Le sentiment d’appartenance

La saison 2007 de baseball des Indians de Cleveland a été marquée par un événement sortant quelque peu de l’ordinaire. Mis à part leur défaite en finale de la Ligue américaine face aux futurs champions bostonnais, les spectateurs ont vécu tout un émoi lorsque l’étoile de basketball local, Lebron James, leader des Cavaliers de Cleveland, a arboré une casquette des Yankees de New York, au cours d’un affrontement entre les deux équipes. Ni une, ni deux, les lignes ouvertes radiophoniques dédiées au sport ont été submergées de plaintes d’amateurs outrés par un tel comportement. En effet, Lebron James est l’icône sportive de Cleveland et l’un des meilleurs basketteurs du monde, il est donc facilement compréhensible que certaines personnes aient pu êtres choqués par cette partisanerie mal placée.

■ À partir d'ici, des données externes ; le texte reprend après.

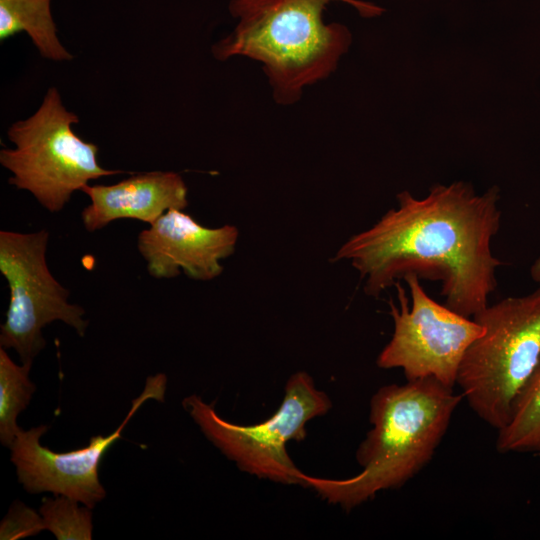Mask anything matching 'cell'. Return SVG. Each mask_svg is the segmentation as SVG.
I'll return each instance as SVG.
<instances>
[{"mask_svg":"<svg viewBox=\"0 0 540 540\" xmlns=\"http://www.w3.org/2000/svg\"><path fill=\"white\" fill-rule=\"evenodd\" d=\"M397 206L348 238L332 261H348L368 296L408 274L440 281L444 305L469 318L489 305L503 262L491 244L502 213L500 189L477 194L470 182L435 184L423 198L404 190Z\"/></svg>","mask_w":540,"mask_h":540,"instance_id":"1","label":"cell"},{"mask_svg":"<svg viewBox=\"0 0 540 540\" xmlns=\"http://www.w3.org/2000/svg\"><path fill=\"white\" fill-rule=\"evenodd\" d=\"M463 395L433 378L389 384L371 398L372 428L356 451L362 471L341 480L304 475V487L351 510L399 489L433 458Z\"/></svg>","mask_w":540,"mask_h":540,"instance_id":"2","label":"cell"},{"mask_svg":"<svg viewBox=\"0 0 540 540\" xmlns=\"http://www.w3.org/2000/svg\"><path fill=\"white\" fill-rule=\"evenodd\" d=\"M335 1L351 5L364 18L384 12L361 0H231L229 12L238 22L212 46V55L219 61L242 56L260 62L274 100L294 104L306 86L336 70L351 45L346 26L323 20L325 7Z\"/></svg>","mask_w":540,"mask_h":540,"instance_id":"3","label":"cell"},{"mask_svg":"<svg viewBox=\"0 0 540 540\" xmlns=\"http://www.w3.org/2000/svg\"><path fill=\"white\" fill-rule=\"evenodd\" d=\"M484 328L461 361L456 385L474 413L497 431L540 361V286L473 316Z\"/></svg>","mask_w":540,"mask_h":540,"instance_id":"4","label":"cell"},{"mask_svg":"<svg viewBox=\"0 0 540 540\" xmlns=\"http://www.w3.org/2000/svg\"><path fill=\"white\" fill-rule=\"evenodd\" d=\"M78 122L51 87L33 115L9 127L15 147L0 151L1 165L13 174L9 184L30 192L50 212L62 210L90 180L123 173L100 166L98 146L73 131Z\"/></svg>","mask_w":540,"mask_h":540,"instance_id":"5","label":"cell"},{"mask_svg":"<svg viewBox=\"0 0 540 540\" xmlns=\"http://www.w3.org/2000/svg\"><path fill=\"white\" fill-rule=\"evenodd\" d=\"M183 407L206 438L237 467L260 479L304 487V475L287 452V443L306 438V424L332 408L328 395L317 389L304 371L294 373L285 385L278 410L265 421L243 426L220 417L212 404L190 395Z\"/></svg>","mask_w":540,"mask_h":540,"instance_id":"6","label":"cell"},{"mask_svg":"<svg viewBox=\"0 0 540 540\" xmlns=\"http://www.w3.org/2000/svg\"><path fill=\"white\" fill-rule=\"evenodd\" d=\"M404 280L411 302L397 281L398 304L393 299L388 302L393 334L376 364L381 369H402L407 381L433 378L454 388L463 356L484 328L431 298L418 276L408 274Z\"/></svg>","mask_w":540,"mask_h":540,"instance_id":"7","label":"cell"},{"mask_svg":"<svg viewBox=\"0 0 540 540\" xmlns=\"http://www.w3.org/2000/svg\"><path fill=\"white\" fill-rule=\"evenodd\" d=\"M49 233L0 231V272L6 278L10 300L1 325L0 346L13 348L22 364L32 363L45 347L42 328L56 320L84 336L85 310L68 301L69 291L51 274L46 260Z\"/></svg>","mask_w":540,"mask_h":540,"instance_id":"8","label":"cell"},{"mask_svg":"<svg viewBox=\"0 0 540 540\" xmlns=\"http://www.w3.org/2000/svg\"><path fill=\"white\" fill-rule=\"evenodd\" d=\"M166 385L165 374L147 377L142 393L133 399L119 427L108 436L91 437L89 445L81 449L57 453L40 444L47 426L40 425L28 431L20 429L10 449L11 461L23 488L29 493L63 495L93 508L106 496L98 476L104 454L121 438L123 429L145 401H164Z\"/></svg>","mask_w":540,"mask_h":540,"instance_id":"9","label":"cell"},{"mask_svg":"<svg viewBox=\"0 0 540 540\" xmlns=\"http://www.w3.org/2000/svg\"><path fill=\"white\" fill-rule=\"evenodd\" d=\"M238 237L234 225L205 227L183 210L171 209L139 234L137 246L154 278H175L184 272L191 279L208 281L223 272L221 261L234 253Z\"/></svg>","mask_w":540,"mask_h":540,"instance_id":"10","label":"cell"},{"mask_svg":"<svg viewBox=\"0 0 540 540\" xmlns=\"http://www.w3.org/2000/svg\"><path fill=\"white\" fill-rule=\"evenodd\" d=\"M90 204L81 213L85 229L95 232L114 220L137 219L151 225L171 209L188 205L187 186L172 171L138 173L113 185H85Z\"/></svg>","mask_w":540,"mask_h":540,"instance_id":"11","label":"cell"},{"mask_svg":"<svg viewBox=\"0 0 540 540\" xmlns=\"http://www.w3.org/2000/svg\"><path fill=\"white\" fill-rule=\"evenodd\" d=\"M51 0H0V40L26 32L40 55L54 61L72 60L57 37Z\"/></svg>","mask_w":540,"mask_h":540,"instance_id":"12","label":"cell"},{"mask_svg":"<svg viewBox=\"0 0 540 540\" xmlns=\"http://www.w3.org/2000/svg\"><path fill=\"white\" fill-rule=\"evenodd\" d=\"M497 433L498 452L540 455V361L517 398L508 423Z\"/></svg>","mask_w":540,"mask_h":540,"instance_id":"13","label":"cell"},{"mask_svg":"<svg viewBox=\"0 0 540 540\" xmlns=\"http://www.w3.org/2000/svg\"><path fill=\"white\" fill-rule=\"evenodd\" d=\"M31 365H17L5 348H0V440L8 448L21 429L16 422L17 416L27 408L36 390L29 379Z\"/></svg>","mask_w":540,"mask_h":540,"instance_id":"14","label":"cell"},{"mask_svg":"<svg viewBox=\"0 0 540 540\" xmlns=\"http://www.w3.org/2000/svg\"><path fill=\"white\" fill-rule=\"evenodd\" d=\"M90 507L78 505V501L57 495L42 499L39 513L44 529L49 530L58 540L92 539V512Z\"/></svg>","mask_w":540,"mask_h":540,"instance_id":"15","label":"cell"},{"mask_svg":"<svg viewBox=\"0 0 540 540\" xmlns=\"http://www.w3.org/2000/svg\"><path fill=\"white\" fill-rule=\"evenodd\" d=\"M44 530L42 516L22 502H15L0 525L1 540H17Z\"/></svg>","mask_w":540,"mask_h":540,"instance_id":"16","label":"cell"},{"mask_svg":"<svg viewBox=\"0 0 540 540\" xmlns=\"http://www.w3.org/2000/svg\"><path fill=\"white\" fill-rule=\"evenodd\" d=\"M530 275L533 281L540 286V256L531 265Z\"/></svg>","mask_w":540,"mask_h":540,"instance_id":"17","label":"cell"}]
</instances>
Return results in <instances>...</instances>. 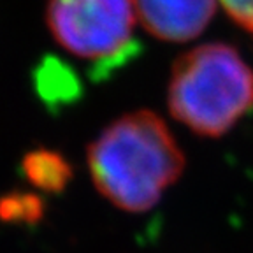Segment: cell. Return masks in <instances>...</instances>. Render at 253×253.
Masks as SVG:
<instances>
[{"label":"cell","instance_id":"ba28073f","mask_svg":"<svg viewBox=\"0 0 253 253\" xmlns=\"http://www.w3.org/2000/svg\"><path fill=\"white\" fill-rule=\"evenodd\" d=\"M227 14L253 36V0H220Z\"/></svg>","mask_w":253,"mask_h":253},{"label":"cell","instance_id":"277c9868","mask_svg":"<svg viewBox=\"0 0 253 253\" xmlns=\"http://www.w3.org/2000/svg\"><path fill=\"white\" fill-rule=\"evenodd\" d=\"M135 14L151 36L186 42L206 30L216 12V0H132Z\"/></svg>","mask_w":253,"mask_h":253},{"label":"cell","instance_id":"3957f363","mask_svg":"<svg viewBox=\"0 0 253 253\" xmlns=\"http://www.w3.org/2000/svg\"><path fill=\"white\" fill-rule=\"evenodd\" d=\"M132 0H47L46 25L69 55L104 79L139 53Z\"/></svg>","mask_w":253,"mask_h":253},{"label":"cell","instance_id":"8992f818","mask_svg":"<svg viewBox=\"0 0 253 253\" xmlns=\"http://www.w3.org/2000/svg\"><path fill=\"white\" fill-rule=\"evenodd\" d=\"M37 88L46 102H69L74 97L78 81L60 62H44L37 72Z\"/></svg>","mask_w":253,"mask_h":253},{"label":"cell","instance_id":"6da1fadb","mask_svg":"<svg viewBox=\"0 0 253 253\" xmlns=\"http://www.w3.org/2000/svg\"><path fill=\"white\" fill-rule=\"evenodd\" d=\"M100 194L130 213L151 210L185 169V155L162 118L135 111L107 125L88 146Z\"/></svg>","mask_w":253,"mask_h":253},{"label":"cell","instance_id":"7a4b0ae2","mask_svg":"<svg viewBox=\"0 0 253 253\" xmlns=\"http://www.w3.org/2000/svg\"><path fill=\"white\" fill-rule=\"evenodd\" d=\"M167 104L192 132L220 137L253 109V69L229 44L195 46L174 62Z\"/></svg>","mask_w":253,"mask_h":253},{"label":"cell","instance_id":"5b68a950","mask_svg":"<svg viewBox=\"0 0 253 253\" xmlns=\"http://www.w3.org/2000/svg\"><path fill=\"white\" fill-rule=\"evenodd\" d=\"M21 170L32 185L49 194L62 192L72 178V167L67 158L46 148L28 151L21 162Z\"/></svg>","mask_w":253,"mask_h":253},{"label":"cell","instance_id":"52a82bcc","mask_svg":"<svg viewBox=\"0 0 253 253\" xmlns=\"http://www.w3.org/2000/svg\"><path fill=\"white\" fill-rule=\"evenodd\" d=\"M42 201L36 195L12 192L0 197V220L9 223H34L42 216Z\"/></svg>","mask_w":253,"mask_h":253}]
</instances>
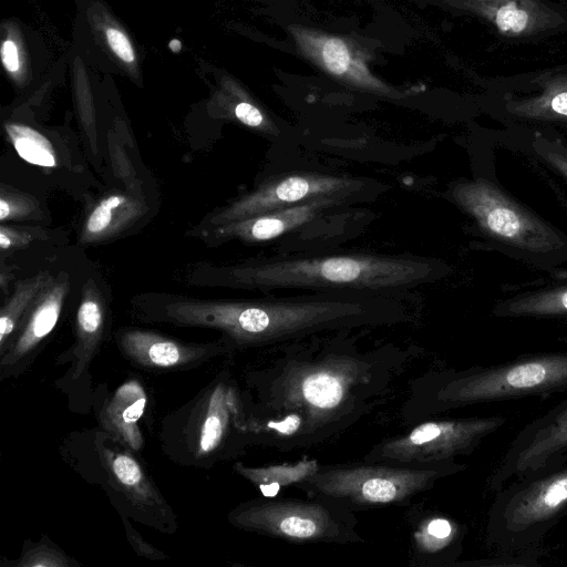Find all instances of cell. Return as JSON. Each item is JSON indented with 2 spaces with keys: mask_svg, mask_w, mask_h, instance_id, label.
Returning a JSON list of instances; mask_svg holds the SVG:
<instances>
[{
  "mask_svg": "<svg viewBox=\"0 0 567 567\" xmlns=\"http://www.w3.org/2000/svg\"><path fill=\"white\" fill-rule=\"evenodd\" d=\"M352 331L271 348L269 359L244 371L250 447L322 444L385 400L413 353L392 344L364 349Z\"/></svg>",
  "mask_w": 567,
  "mask_h": 567,
  "instance_id": "1",
  "label": "cell"
},
{
  "mask_svg": "<svg viewBox=\"0 0 567 567\" xmlns=\"http://www.w3.org/2000/svg\"><path fill=\"white\" fill-rule=\"evenodd\" d=\"M412 319L403 298L362 292L250 300L176 299L148 309V320L218 330L235 352L271 349L322 333L391 327Z\"/></svg>",
  "mask_w": 567,
  "mask_h": 567,
  "instance_id": "2",
  "label": "cell"
},
{
  "mask_svg": "<svg viewBox=\"0 0 567 567\" xmlns=\"http://www.w3.org/2000/svg\"><path fill=\"white\" fill-rule=\"evenodd\" d=\"M437 260L411 254L279 255L214 269L216 285L268 293L278 289L362 292L403 298L437 279Z\"/></svg>",
  "mask_w": 567,
  "mask_h": 567,
  "instance_id": "3",
  "label": "cell"
},
{
  "mask_svg": "<svg viewBox=\"0 0 567 567\" xmlns=\"http://www.w3.org/2000/svg\"><path fill=\"white\" fill-rule=\"evenodd\" d=\"M566 390L567 351L462 370H431L411 380L400 416L411 426L456 409Z\"/></svg>",
  "mask_w": 567,
  "mask_h": 567,
  "instance_id": "4",
  "label": "cell"
},
{
  "mask_svg": "<svg viewBox=\"0 0 567 567\" xmlns=\"http://www.w3.org/2000/svg\"><path fill=\"white\" fill-rule=\"evenodd\" d=\"M230 363L225 360L194 398L163 419L158 440L174 463L209 470L250 447L243 391Z\"/></svg>",
  "mask_w": 567,
  "mask_h": 567,
  "instance_id": "5",
  "label": "cell"
},
{
  "mask_svg": "<svg viewBox=\"0 0 567 567\" xmlns=\"http://www.w3.org/2000/svg\"><path fill=\"white\" fill-rule=\"evenodd\" d=\"M466 467L456 461L409 465L362 458L320 464L295 488L310 496L334 499L355 513L411 505L415 497L432 489L439 481Z\"/></svg>",
  "mask_w": 567,
  "mask_h": 567,
  "instance_id": "6",
  "label": "cell"
},
{
  "mask_svg": "<svg viewBox=\"0 0 567 567\" xmlns=\"http://www.w3.org/2000/svg\"><path fill=\"white\" fill-rule=\"evenodd\" d=\"M567 515V462L511 481L495 493L486 543L499 554L540 549L547 533Z\"/></svg>",
  "mask_w": 567,
  "mask_h": 567,
  "instance_id": "7",
  "label": "cell"
},
{
  "mask_svg": "<svg viewBox=\"0 0 567 567\" xmlns=\"http://www.w3.org/2000/svg\"><path fill=\"white\" fill-rule=\"evenodd\" d=\"M231 526L292 544L364 543L354 512L320 496L307 498L260 496L228 513Z\"/></svg>",
  "mask_w": 567,
  "mask_h": 567,
  "instance_id": "8",
  "label": "cell"
},
{
  "mask_svg": "<svg viewBox=\"0 0 567 567\" xmlns=\"http://www.w3.org/2000/svg\"><path fill=\"white\" fill-rule=\"evenodd\" d=\"M505 423L503 415L431 417L411 425L406 432L379 441L363 458L409 465L456 461L458 456L472 454Z\"/></svg>",
  "mask_w": 567,
  "mask_h": 567,
  "instance_id": "9",
  "label": "cell"
},
{
  "mask_svg": "<svg viewBox=\"0 0 567 567\" xmlns=\"http://www.w3.org/2000/svg\"><path fill=\"white\" fill-rule=\"evenodd\" d=\"M384 185L378 181L319 172H292L274 176L206 218L213 228L235 220L330 196L375 198Z\"/></svg>",
  "mask_w": 567,
  "mask_h": 567,
  "instance_id": "10",
  "label": "cell"
},
{
  "mask_svg": "<svg viewBox=\"0 0 567 567\" xmlns=\"http://www.w3.org/2000/svg\"><path fill=\"white\" fill-rule=\"evenodd\" d=\"M94 444L118 513L161 533H176L177 515L136 453L104 431L96 433Z\"/></svg>",
  "mask_w": 567,
  "mask_h": 567,
  "instance_id": "11",
  "label": "cell"
},
{
  "mask_svg": "<svg viewBox=\"0 0 567 567\" xmlns=\"http://www.w3.org/2000/svg\"><path fill=\"white\" fill-rule=\"evenodd\" d=\"M567 462V399L524 426L487 480L496 493L511 481Z\"/></svg>",
  "mask_w": 567,
  "mask_h": 567,
  "instance_id": "12",
  "label": "cell"
},
{
  "mask_svg": "<svg viewBox=\"0 0 567 567\" xmlns=\"http://www.w3.org/2000/svg\"><path fill=\"white\" fill-rule=\"evenodd\" d=\"M364 202L357 197L330 196L312 199L290 207L235 220L208 228L210 241L240 240L246 244H261L279 238L306 235L328 219L349 215L354 204Z\"/></svg>",
  "mask_w": 567,
  "mask_h": 567,
  "instance_id": "13",
  "label": "cell"
},
{
  "mask_svg": "<svg viewBox=\"0 0 567 567\" xmlns=\"http://www.w3.org/2000/svg\"><path fill=\"white\" fill-rule=\"evenodd\" d=\"M453 197L489 234L533 250L550 248L551 233L484 182L458 183Z\"/></svg>",
  "mask_w": 567,
  "mask_h": 567,
  "instance_id": "14",
  "label": "cell"
},
{
  "mask_svg": "<svg viewBox=\"0 0 567 567\" xmlns=\"http://www.w3.org/2000/svg\"><path fill=\"white\" fill-rule=\"evenodd\" d=\"M115 341L123 357L133 365L157 373L188 371L235 353L224 337L213 342L193 343L137 328L120 329Z\"/></svg>",
  "mask_w": 567,
  "mask_h": 567,
  "instance_id": "15",
  "label": "cell"
},
{
  "mask_svg": "<svg viewBox=\"0 0 567 567\" xmlns=\"http://www.w3.org/2000/svg\"><path fill=\"white\" fill-rule=\"evenodd\" d=\"M69 291V276L59 274L41 292L0 355V380L22 374L55 328Z\"/></svg>",
  "mask_w": 567,
  "mask_h": 567,
  "instance_id": "16",
  "label": "cell"
},
{
  "mask_svg": "<svg viewBox=\"0 0 567 567\" xmlns=\"http://www.w3.org/2000/svg\"><path fill=\"white\" fill-rule=\"evenodd\" d=\"M147 402L144 383L131 378L115 389L97 414L103 431L136 454L144 447L141 421Z\"/></svg>",
  "mask_w": 567,
  "mask_h": 567,
  "instance_id": "17",
  "label": "cell"
},
{
  "mask_svg": "<svg viewBox=\"0 0 567 567\" xmlns=\"http://www.w3.org/2000/svg\"><path fill=\"white\" fill-rule=\"evenodd\" d=\"M465 525L441 513H425L411 533L414 565H454L462 553Z\"/></svg>",
  "mask_w": 567,
  "mask_h": 567,
  "instance_id": "18",
  "label": "cell"
},
{
  "mask_svg": "<svg viewBox=\"0 0 567 567\" xmlns=\"http://www.w3.org/2000/svg\"><path fill=\"white\" fill-rule=\"evenodd\" d=\"M107 330L105 299L93 279L83 285L81 301L75 317V342L71 350L73 381L87 372L99 353Z\"/></svg>",
  "mask_w": 567,
  "mask_h": 567,
  "instance_id": "19",
  "label": "cell"
},
{
  "mask_svg": "<svg viewBox=\"0 0 567 567\" xmlns=\"http://www.w3.org/2000/svg\"><path fill=\"white\" fill-rule=\"evenodd\" d=\"M142 214V205L124 194H113L91 210L81 231L82 244L100 243L124 229Z\"/></svg>",
  "mask_w": 567,
  "mask_h": 567,
  "instance_id": "20",
  "label": "cell"
},
{
  "mask_svg": "<svg viewBox=\"0 0 567 567\" xmlns=\"http://www.w3.org/2000/svg\"><path fill=\"white\" fill-rule=\"evenodd\" d=\"M53 279L49 271H41L28 279L18 281L14 291L0 312V355L14 337L23 319Z\"/></svg>",
  "mask_w": 567,
  "mask_h": 567,
  "instance_id": "21",
  "label": "cell"
},
{
  "mask_svg": "<svg viewBox=\"0 0 567 567\" xmlns=\"http://www.w3.org/2000/svg\"><path fill=\"white\" fill-rule=\"evenodd\" d=\"M320 464L316 460H302L293 464L262 467L247 466L241 462L234 464V471L254 484L265 496H276L284 487H296L311 475Z\"/></svg>",
  "mask_w": 567,
  "mask_h": 567,
  "instance_id": "22",
  "label": "cell"
},
{
  "mask_svg": "<svg viewBox=\"0 0 567 567\" xmlns=\"http://www.w3.org/2000/svg\"><path fill=\"white\" fill-rule=\"evenodd\" d=\"M4 130L16 152L25 162L42 167L56 165L53 146L40 132L18 123H7Z\"/></svg>",
  "mask_w": 567,
  "mask_h": 567,
  "instance_id": "23",
  "label": "cell"
},
{
  "mask_svg": "<svg viewBox=\"0 0 567 567\" xmlns=\"http://www.w3.org/2000/svg\"><path fill=\"white\" fill-rule=\"evenodd\" d=\"M17 567H73L79 566L51 539L43 536L38 543L24 549L14 563Z\"/></svg>",
  "mask_w": 567,
  "mask_h": 567,
  "instance_id": "24",
  "label": "cell"
},
{
  "mask_svg": "<svg viewBox=\"0 0 567 567\" xmlns=\"http://www.w3.org/2000/svg\"><path fill=\"white\" fill-rule=\"evenodd\" d=\"M0 220L35 218L39 213L38 202L28 194L1 185Z\"/></svg>",
  "mask_w": 567,
  "mask_h": 567,
  "instance_id": "25",
  "label": "cell"
},
{
  "mask_svg": "<svg viewBox=\"0 0 567 567\" xmlns=\"http://www.w3.org/2000/svg\"><path fill=\"white\" fill-rule=\"evenodd\" d=\"M515 315H553L567 312V290L514 303L507 308Z\"/></svg>",
  "mask_w": 567,
  "mask_h": 567,
  "instance_id": "26",
  "label": "cell"
},
{
  "mask_svg": "<svg viewBox=\"0 0 567 567\" xmlns=\"http://www.w3.org/2000/svg\"><path fill=\"white\" fill-rule=\"evenodd\" d=\"M120 516L124 526L126 539L137 556L150 560H165L169 558L164 551L146 542L131 524L127 516L124 514H120Z\"/></svg>",
  "mask_w": 567,
  "mask_h": 567,
  "instance_id": "27",
  "label": "cell"
},
{
  "mask_svg": "<svg viewBox=\"0 0 567 567\" xmlns=\"http://www.w3.org/2000/svg\"><path fill=\"white\" fill-rule=\"evenodd\" d=\"M528 21L526 11L516 7L515 2L501 7L496 13V24L502 31L522 32Z\"/></svg>",
  "mask_w": 567,
  "mask_h": 567,
  "instance_id": "28",
  "label": "cell"
},
{
  "mask_svg": "<svg viewBox=\"0 0 567 567\" xmlns=\"http://www.w3.org/2000/svg\"><path fill=\"white\" fill-rule=\"evenodd\" d=\"M40 233H38L35 229L23 230L1 225L0 248L4 251L25 247L34 239H37Z\"/></svg>",
  "mask_w": 567,
  "mask_h": 567,
  "instance_id": "29",
  "label": "cell"
},
{
  "mask_svg": "<svg viewBox=\"0 0 567 567\" xmlns=\"http://www.w3.org/2000/svg\"><path fill=\"white\" fill-rule=\"evenodd\" d=\"M323 60L328 69L336 73H343L349 63L346 45L339 40H329L323 48Z\"/></svg>",
  "mask_w": 567,
  "mask_h": 567,
  "instance_id": "30",
  "label": "cell"
},
{
  "mask_svg": "<svg viewBox=\"0 0 567 567\" xmlns=\"http://www.w3.org/2000/svg\"><path fill=\"white\" fill-rule=\"evenodd\" d=\"M111 50L126 63L135 61L134 50L127 37L116 28H109L105 32Z\"/></svg>",
  "mask_w": 567,
  "mask_h": 567,
  "instance_id": "31",
  "label": "cell"
},
{
  "mask_svg": "<svg viewBox=\"0 0 567 567\" xmlns=\"http://www.w3.org/2000/svg\"><path fill=\"white\" fill-rule=\"evenodd\" d=\"M234 113L235 117L246 126L252 128H264L266 126L264 114L248 102L238 103Z\"/></svg>",
  "mask_w": 567,
  "mask_h": 567,
  "instance_id": "32",
  "label": "cell"
},
{
  "mask_svg": "<svg viewBox=\"0 0 567 567\" xmlns=\"http://www.w3.org/2000/svg\"><path fill=\"white\" fill-rule=\"evenodd\" d=\"M1 60L8 72L16 74L20 71V55L14 41L7 39L2 42Z\"/></svg>",
  "mask_w": 567,
  "mask_h": 567,
  "instance_id": "33",
  "label": "cell"
},
{
  "mask_svg": "<svg viewBox=\"0 0 567 567\" xmlns=\"http://www.w3.org/2000/svg\"><path fill=\"white\" fill-rule=\"evenodd\" d=\"M551 109L559 114L567 115V92L560 93L553 99Z\"/></svg>",
  "mask_w": 567,
  "mask_h": 567,
  "instance_id": "34",
  "label": "cell"
},
{
  "mask_svg": "<svg viewBox=\"0 0 567 567\" xmlns=\"http://www.w3.org/2000/svg\"><path fill=\"white\" fill-rule=\"evenodd\" d=\"M551 161L567 175V158L560 155H553Z\"/></svg>",
  "mask_w": 567,
  "mask_h": 567,
  "instance_id": "35",
  "label": "cell"
}]
</instances>
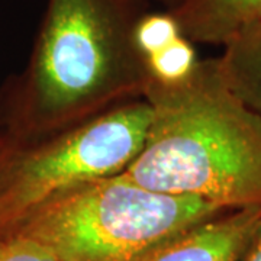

Cette affaire soulève une question primordiale dans le sport: le sentiment d’appartenance. Autant il ne fait aucun doute que les amateurs sont attachés à leur ville, autant il en est tout autrement lorsqu’il s’agit de définir l’attachement d’un joueur à son équipe d’adoption. Plusieurs facteurs peuvent motiver un athlète à choisir une ville: sa notoriété, sa culture de la victoire, ses partisans, sa beauté. Mais, il ne faut pas se leurrer, la plupart du temps, les joueurs sont attirés par les avantages financiers proposés par les organisations. Par exemple, Samuel Eto’o, joueur de soccer camerounais de Barcelone, a failli accepter une offre émanant d’une obscure équipe ouzbek cet été. Sans vouloir dénigrer l’Ouzbékistan, il me semble que cette destination est loin d’être très sexy, sportivement parlant. Oublions aussi les innombrables joueurs qui choisissent le championnat qatarite pour remplir un peu plus leur compte en banque.

Les sportifs jetables
Dans une société où tout va très vite, la consommation est l’image de cette société: rapide et jetable. Lorsque l’on n’aime plus un produit, on le jette à la poubelle ou au recyclage. Dans le sport, c’est la même chose: les contrats sont de plus en plus flexibles et précaires. Les joueurs aux calibres moins élevés peuvent ainsi signer des contrats allant d’une dizaine de jours à quelques mois, pour les plus chanceux. Comment voulez-vous qu’un joueur ayant évolué dans quatre équipes différentes en deux saisons, puissent se sentir appartenant à une organisation ou à une ville? Son réflexe premier sera de séduire l’encadrement de l’équipe pour continuer à pratiquer son métier. Peu importe que ce soit dans une ville X ou Y, il faut qu’il joue.

Les amateurs pointent aussi du doigt le peu de sportifs locaux évoluant au sein de leur équipe. N’a-t-on pas souvent entendu les partisans montréalais se plaindre du peu de francophones jouant pour les Canadiens? En Europe, l’entrée en vigueur de l’arrêt Bosman durant la saison 1996-97 a autorisé aux clubs d’engager autant de joueurs de l’Union européenne qu’ils le souhaitent. Cette décision a changé totalement le paysage sportif européen et a créé une perte d’identité régionale et nationale des clubs.

Théoriquement, il est important pour un sportif de se sentir lié à une équipe. Mais les décisions juridiques et l’évolution économique du sport professionnel, ont rendu les athlètes égoïstes et enclins à choisir une organisation en fonction de leurs intérêts financiers ou carriéristes, plutôt que de leurs valeurs ou origines. Même l’opportunité de remporter un titre ne fait plus partie des priorités des sportifs.